A recent divorcee it reminds me of all the old endings that were left undone or unsaid. This may take time of course or some things are best left as is. But having to create a new way of looking at life only makes one strive for better.
So your comment on endings left undone, only regenerated my interest in making a better ending. Thanx. Right now I am knitting, a reprieve from my loom.
LaLaLoom


----------



## LindaLu (Mar 9, 2011)

MaggieNow said:


> kacey64 said:
> 
> 
> > Count me in! I have two bags full of projects from as far back as 1969. And I have beading projects to finish, crochet and knitting... And I asm not sure what else. I think I need an intervention!
> ...


I have an UFO started when my daughter was an infant. I used to do a lot of embroidery and started a birth sampler for her. When I got to an area of satin stitch (which I hate!) I put it down. Well, Katie is going on 43 and it still is not done!


----------



## frostyfranny (Jul 29, 2011)

OMG another City supporter!

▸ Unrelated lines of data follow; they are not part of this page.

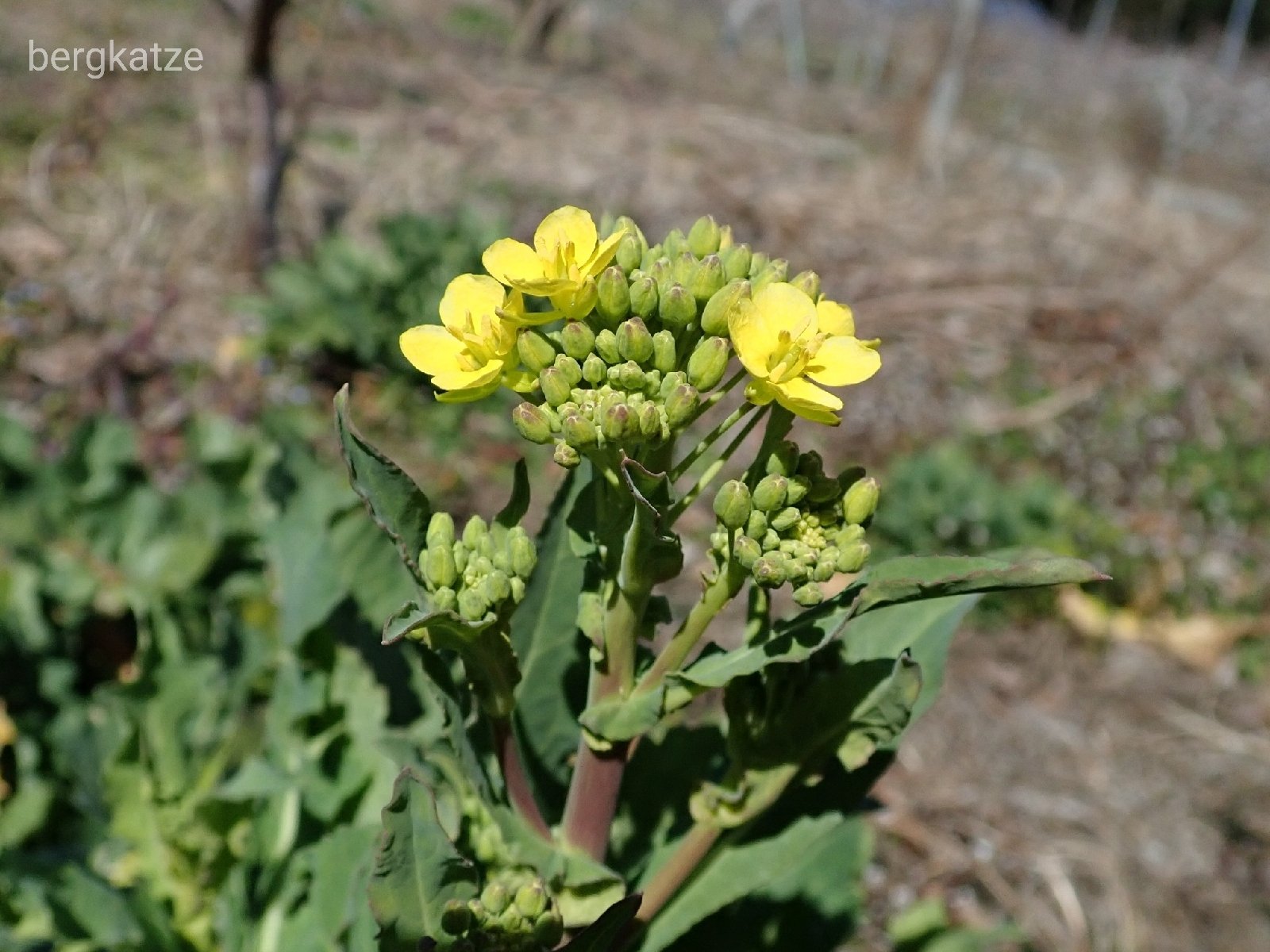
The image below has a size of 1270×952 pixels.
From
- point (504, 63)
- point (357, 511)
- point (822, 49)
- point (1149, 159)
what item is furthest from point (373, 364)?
point (822, 49)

I actually only have 3 WIP's as I have to finish mine for my craft fairs


----------



## noaj (Jun 1, 2012)

OK I am sending you mine!! I have a rug to do, that I dont even want to set up because it will be in the way, when I get old I'll do it.(but then I am old). Oh well, at least when I die whoever has to clean up will think I was industrious. - Joan


----------



## Janie Lemon (Jul 5, 2012)

Thanks for the info. I will check it out. I am 59 and have been knitting since I was 7. I have a little experience...


----------



## tielma (Nov 20, 2011)

I guess I've got you beat! I'm 91 and have been knitting since age 4 or thereabouts! If you can find the pattern you will be very pleased with it, and I'm sure. It's gorgeous.


----------



## Juleen (Jun 3, 2011)

I seldom start a new project until the last one is finished. However, if I'm going on a trip for a couple of weeks, I often start a new baby afghan. That way I don't have all the weight in my luggage of what has already been knitted and I don't have to worry about finishing a project and no yarn to start a new one. HORRORS! (I only knit baby afghans for new moms at Luke Air Force Base.)


----------



## jblake loves to knit (Mar 30, 2012)

bobsy said:


> I guess I am an oddball...i have to finish my projects...start no more than 2 at a time..usually one knit and one crochet...just learning to knit so it is taking me longer...plus i ordered some needles and can't really start anything big till they get here..so far just knitted little things...love the dish cloths..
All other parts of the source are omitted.